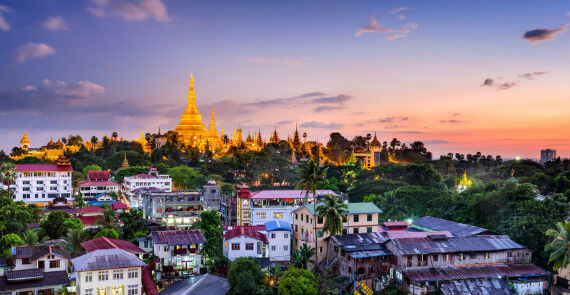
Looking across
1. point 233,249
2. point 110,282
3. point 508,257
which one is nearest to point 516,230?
point 508,257

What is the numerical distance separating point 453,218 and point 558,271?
52.7ft

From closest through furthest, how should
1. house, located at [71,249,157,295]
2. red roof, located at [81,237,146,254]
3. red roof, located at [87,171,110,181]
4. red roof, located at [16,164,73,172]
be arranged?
house, located at [71,249,157,295] < red roof, located at [81,237,146,254] < red roof, located at [16,164,73,172] < red roof, located at [87,171,110,181]

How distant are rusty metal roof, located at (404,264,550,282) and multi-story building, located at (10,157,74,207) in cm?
5574

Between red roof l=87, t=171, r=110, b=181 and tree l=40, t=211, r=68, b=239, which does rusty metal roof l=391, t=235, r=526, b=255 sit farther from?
red roof l=87, t=171, r=110, b=181

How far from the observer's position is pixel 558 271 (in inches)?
1502

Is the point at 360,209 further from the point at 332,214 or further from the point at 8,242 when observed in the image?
the point at 8,242

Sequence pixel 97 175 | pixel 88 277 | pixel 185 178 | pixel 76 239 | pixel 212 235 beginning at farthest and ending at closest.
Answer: pixel 185 178 → pixel 97 175 → pixel 212 235 → pixel 76 239 → pixel 88 277

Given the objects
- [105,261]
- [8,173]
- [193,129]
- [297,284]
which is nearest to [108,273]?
[105,261]

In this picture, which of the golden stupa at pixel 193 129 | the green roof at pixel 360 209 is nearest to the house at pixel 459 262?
the green roof at pixel 360 209

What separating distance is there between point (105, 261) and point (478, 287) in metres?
29.7

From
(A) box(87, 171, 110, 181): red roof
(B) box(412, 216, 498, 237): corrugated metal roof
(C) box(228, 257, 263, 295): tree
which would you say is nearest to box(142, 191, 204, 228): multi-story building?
(A) box(87, 171, 110, 181): red roof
---------------
◆ **THE PROBLEM**
Return every entry above word for word, leaving out the pictures.

◆ **TASK RESPONSE**
Looking across
1. point 233,249
2. point 110,282
3. point 508,257
which one is nearest to point 516,230?
point 508,257

What is the numerical distance separating point 453,218 and point 558,271?
52.7ft

From closest through furthest, how should
1. house, located at [71,249,157,295]
2. red roof, located at [81,237,146,254]
3. red roof, located at [87,171,110,181]
4. red roof, located at [16,164,73,172]
be arranged?
house, located at [71,249,157,295] < red roof, located at [81,237,146,254] < red roof, located at [16,164,73,172] < red roof, located at [87,171,110,181]

How distant are rusty metal roof, located at (404,264,550,282) and multi-story building, located at (10,157,74,207) in cm?
5574

Between red roof l=87, t=171, r=110, b=181 and tree l=40, t=211, r=68, b=239, which does rusty metal roof l=391, t=235, r=526, b=255 sit farther from?
red roof l=87, t=171, r=110, b=181

How far from the observer's position is pixel 558 271 (in inches)?
1502

Is the point at 360,209 further from the point at 332,214 or further from the point at 8,242 when observed in the image?
the point at 8,242

Sequence pixel 97 175 | pixel 88 277 | pixel 185 178 | pixel 76 239 | pixel 212 235 beginning at farthest and ending at closest.
Answer: pixel 185 178 → pixel 97 175 → pixel 212 235 → pixel 76 239 → pixel 88 277

Given the objects
- [105,261]
- [8,173]
- [193,129]
- [297,284]
which is nearest to [108,273]?
[105,261]

In this picture, which of the golden stupa at pixel 193 129 | the green roof at pixel 360 209 is nearest to the house at pixel 459 262?
the green roof at pixel 360 209

What separating distance is there between point (105, 261) and point (478, 287) in metres?
29.7

From
(A) box(87, 171, 110, 181): red roof
(B) box(412, 216, 498, 237): corrugated metal roof
(C) box(228, 257, 263, 295): tree
which would you say is nearest to box(142, 191, 204, 228): multi-story building?
(A) box(87, 171, 110, 181): red roof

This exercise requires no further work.